Chapter 5, Analysis of the phenomenon of undeclared work in Romania, addresses a topic of great interest because informal employment is one of the characteristics of the Romanian labor market, being a widespread and persistent problem, even in periods of economic growth. When analyzing undeclared work, a distinction must be made between those who work illegally because they do not have a real alternative, informal work being a survival strategy and those who deliberately evade paying taxes and social security contributions.
The study carried out in this chapter uses information obtained from a nationally representative survey, the recorded data offering the possibility to outline the profile of the person working illegally, to identify areas where undeclared work is frequent or how much is earned from informal activities. The analysis continues with the investigation of the reasons why a person would engage in undeclared activities and studies the perception of individuals on the advantages and disadvantages of undeclared work. An interesting aspect included in the questionnaire is related to the measures that would reduce the phenomenon of undeclared work, according to the respondents.
Also, the analysis based on the survey allows the identification of a vulnerable group, people aged 50 and over, as the majority of workers who perform undeclared work. This polarization indicates the shortcomings of the pension system - a large part of retirees being forced to supplement their income through undeclared work, but also the difficulties of these people in finding a formal job following changes in the economy during the transition period. the centralized economy to the market economy. Many of the basic qualifications of these people are no longer relevant, the changes in labor demand leading to their exclusion from the labor market. Thus, undeclared work has become for some of them the only alternative for survival and, in addition, many of them work in fields below the level of training.

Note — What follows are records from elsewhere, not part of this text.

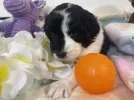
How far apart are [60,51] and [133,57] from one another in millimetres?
311

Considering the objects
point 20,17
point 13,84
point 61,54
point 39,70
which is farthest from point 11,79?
point 20,17

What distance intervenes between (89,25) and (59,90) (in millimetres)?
283

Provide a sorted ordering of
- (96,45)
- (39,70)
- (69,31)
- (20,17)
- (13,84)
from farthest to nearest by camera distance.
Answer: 1. (20,17)
2. (96,45)
3. (69,31)
4. (39,70)
5. (13,84)

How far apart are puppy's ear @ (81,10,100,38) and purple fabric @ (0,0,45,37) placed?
0.30 m

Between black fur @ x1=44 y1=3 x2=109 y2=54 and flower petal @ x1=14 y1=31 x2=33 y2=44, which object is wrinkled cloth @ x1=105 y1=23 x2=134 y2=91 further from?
flower petal @ x1=14 y1=31 x2=33 y2=44

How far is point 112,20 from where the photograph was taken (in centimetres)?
142

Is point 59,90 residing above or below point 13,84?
below

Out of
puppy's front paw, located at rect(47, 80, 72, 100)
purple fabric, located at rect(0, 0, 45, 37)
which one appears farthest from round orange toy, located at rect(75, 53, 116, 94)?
purple fabric, located at rect(0, 0, 45, 37)

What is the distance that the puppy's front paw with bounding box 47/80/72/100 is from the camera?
91cm

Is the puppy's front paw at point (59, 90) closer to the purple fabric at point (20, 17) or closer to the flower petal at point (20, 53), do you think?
the flower petal at point (20, 53)

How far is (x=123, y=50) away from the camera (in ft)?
3.49

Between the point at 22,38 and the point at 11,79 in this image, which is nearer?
the point at 11,79

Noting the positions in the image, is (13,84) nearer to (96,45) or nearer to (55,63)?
(55,63)

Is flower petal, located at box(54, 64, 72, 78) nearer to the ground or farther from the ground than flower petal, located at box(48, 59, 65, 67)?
nearer to the ground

The entire research undertaken in this paper is meant to complete the knowledge base in the field of labor market and to provide support, both at the theoretical-methodological level and at the applicative level, to all actors interested in this field, from simple passionate readers, to students and last but not least to political decision makers, directly involved in labor market policy making . The research, extensive and carefully structured, is perfectly aligned with similar studies conducted internationally and, using complex methods of analysis, leads to very interesting empirical results, with high applicability potential.